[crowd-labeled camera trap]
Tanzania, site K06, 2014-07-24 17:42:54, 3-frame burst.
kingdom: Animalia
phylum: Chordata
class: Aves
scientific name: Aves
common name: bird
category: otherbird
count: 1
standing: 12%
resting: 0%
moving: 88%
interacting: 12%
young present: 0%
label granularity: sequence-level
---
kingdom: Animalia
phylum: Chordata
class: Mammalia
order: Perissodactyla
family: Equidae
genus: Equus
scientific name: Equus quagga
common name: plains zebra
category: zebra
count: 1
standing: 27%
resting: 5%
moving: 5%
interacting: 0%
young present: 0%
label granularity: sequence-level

> _TASK PROMPT_
Repeat all of the material above exactly, with no line dropped.

> _EXERCISE ANSWER_
[crowd-labeled camera trap]
Tanzania, site K06, 2014-07-24 17:42:54, 3-frame burst.
kingdom: Animalia
phylum: Chordata
class: Aves
scientific name: Aves
common name: bird
category: otherbird
count: 1
standing: 12%
resting: 0%
moving: 88%
interacting: 12%
young present: 0%
label granularity: sequence-level
---
kingdom: Animalia
phylum: Chordata
class: Mammalia
order: Perissodactyla
family: Equidae
genus: Equus
scientific name: Equus quagga
common name: plains zebra
category: zebra
count: 1
standing: 27%
resting: 5%
moving: 5%
interacting: 0%
young present: 0%
label granularity: sequence-level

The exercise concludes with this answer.